Comic strip illustrator Claire Folkman draws inspiration from romance novels and comic books in her film entitled “Young Love: A Romance in Three Acts.”


Comic strip illustrator Claire Folkman draws inspiration from romance novels and comic books in her film entitled “Young Love: A Romance in Three Acts.”

The film will air at the Delaware Center for the Contemporary Arts until July 7.

“Young Love” is a three-minute silent film that reinvents the cliché romance story of “boy meets girl, boy loses girl and boy gets girl back.” The film follows three couples who represent the three aforementioned phases of a romance story. Although the ending of the film won’t come as a surprise to romance buffs, the production of the movie will – since it’s narrated with live comic strip “thought bubbles.”

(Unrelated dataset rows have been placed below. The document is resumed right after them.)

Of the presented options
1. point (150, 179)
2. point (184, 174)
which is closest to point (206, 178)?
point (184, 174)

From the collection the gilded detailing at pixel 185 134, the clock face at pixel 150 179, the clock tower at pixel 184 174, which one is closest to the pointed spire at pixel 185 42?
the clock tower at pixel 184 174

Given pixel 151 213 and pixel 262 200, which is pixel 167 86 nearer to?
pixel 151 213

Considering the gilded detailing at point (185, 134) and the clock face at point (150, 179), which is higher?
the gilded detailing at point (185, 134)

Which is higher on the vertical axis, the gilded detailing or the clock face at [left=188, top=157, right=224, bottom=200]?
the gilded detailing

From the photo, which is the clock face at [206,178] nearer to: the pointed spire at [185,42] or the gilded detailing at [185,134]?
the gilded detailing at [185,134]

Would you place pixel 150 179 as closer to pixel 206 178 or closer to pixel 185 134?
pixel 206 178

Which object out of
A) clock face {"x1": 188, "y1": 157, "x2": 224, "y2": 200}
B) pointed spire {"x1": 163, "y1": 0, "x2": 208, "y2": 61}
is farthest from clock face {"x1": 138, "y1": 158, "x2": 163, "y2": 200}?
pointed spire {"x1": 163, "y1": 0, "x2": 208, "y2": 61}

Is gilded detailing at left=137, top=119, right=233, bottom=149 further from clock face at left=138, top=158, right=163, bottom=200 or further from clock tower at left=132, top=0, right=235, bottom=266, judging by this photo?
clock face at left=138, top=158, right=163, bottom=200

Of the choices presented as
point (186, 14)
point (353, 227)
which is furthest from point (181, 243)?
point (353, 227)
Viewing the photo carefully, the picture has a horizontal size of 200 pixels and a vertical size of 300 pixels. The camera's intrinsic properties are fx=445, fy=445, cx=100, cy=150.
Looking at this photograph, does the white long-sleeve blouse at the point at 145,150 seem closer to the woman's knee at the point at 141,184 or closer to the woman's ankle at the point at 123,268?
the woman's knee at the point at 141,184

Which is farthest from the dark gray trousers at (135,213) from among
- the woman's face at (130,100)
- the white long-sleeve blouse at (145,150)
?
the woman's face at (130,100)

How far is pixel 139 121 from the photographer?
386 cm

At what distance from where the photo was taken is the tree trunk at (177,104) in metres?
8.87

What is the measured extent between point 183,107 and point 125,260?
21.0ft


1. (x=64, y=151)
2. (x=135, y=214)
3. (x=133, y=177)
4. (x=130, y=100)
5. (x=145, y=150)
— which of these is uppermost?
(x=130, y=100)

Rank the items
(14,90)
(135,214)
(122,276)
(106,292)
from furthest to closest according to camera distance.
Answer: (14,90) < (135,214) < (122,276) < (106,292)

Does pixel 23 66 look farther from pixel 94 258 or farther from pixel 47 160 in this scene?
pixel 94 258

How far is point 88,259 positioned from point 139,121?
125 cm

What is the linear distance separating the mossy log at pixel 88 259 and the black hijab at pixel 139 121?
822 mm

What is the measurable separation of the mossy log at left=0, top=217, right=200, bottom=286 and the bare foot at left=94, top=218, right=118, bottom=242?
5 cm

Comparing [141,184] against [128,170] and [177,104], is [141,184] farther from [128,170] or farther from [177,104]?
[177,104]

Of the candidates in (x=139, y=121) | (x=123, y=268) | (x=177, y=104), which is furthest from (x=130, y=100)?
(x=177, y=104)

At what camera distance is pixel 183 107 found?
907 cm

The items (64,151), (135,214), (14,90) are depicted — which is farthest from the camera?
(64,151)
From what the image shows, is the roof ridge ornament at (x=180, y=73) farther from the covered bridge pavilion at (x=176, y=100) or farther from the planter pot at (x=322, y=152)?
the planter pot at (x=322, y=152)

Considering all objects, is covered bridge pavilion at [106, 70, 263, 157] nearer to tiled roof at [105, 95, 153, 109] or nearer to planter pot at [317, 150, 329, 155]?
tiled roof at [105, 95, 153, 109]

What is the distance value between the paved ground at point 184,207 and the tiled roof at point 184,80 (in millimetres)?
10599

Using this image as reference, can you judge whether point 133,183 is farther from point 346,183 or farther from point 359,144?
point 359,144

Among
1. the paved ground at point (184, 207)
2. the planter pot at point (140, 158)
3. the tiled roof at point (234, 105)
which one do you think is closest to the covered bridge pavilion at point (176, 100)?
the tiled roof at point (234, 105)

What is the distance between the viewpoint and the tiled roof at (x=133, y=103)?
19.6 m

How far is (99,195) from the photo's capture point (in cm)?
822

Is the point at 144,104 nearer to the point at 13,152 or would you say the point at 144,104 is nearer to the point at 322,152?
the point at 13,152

“There’s something about silence that causes people to pay more attention,” said Folkman of Philadelphia, Pa. “It’s so easy to lose someone’s attention. You have maybe four seconds to grab someone before they blink and turn away.”

Another unique aspect of “Young Love” is that the actors aren’t actors – they’re real couples who are also Folkman’s friends. Folkman believes casting amateurs in the film helps to paint the picture of how people would behave in a fantasy setting, “instead of how they’re expected to behave.”

IF YOU GO

WHAT Young Love: A Romance in Three Acts

WHEN Runs through July 7

WHERE Delaware Center of the Contemporary Arts, 200 South Madison St., Wilmington

COST Free

INFO www.thedcca.org

She added, “My actors aren’t actors - they don’t move [correctly]. They move in an awkward way because they’re being told how to move. You can see how self-conscious they are about it.”

Folkman isn’t bashing her friends – she’s just being honest about “Young Love.” In fact, she’s fascinated with writing and reading autobiographical comic books like Craig Thompson’s “Blankets” or Erika Moen’s “Dar!,” because she enjoys “looking into someone else’s life and [seeing their] struggles,” Folkman said. Peering into other people’s lives has been helpful to her since “it’s confirmation that I’m just as normal as they are.”

As for why she enjoys reading romance novels like Loretta Chase’s “Lord of Scoundrels,” Folkman said it’s refreshing to know that everything can go “horribly wrong,” but in the end of each story you know the protagonist “will get the girl.”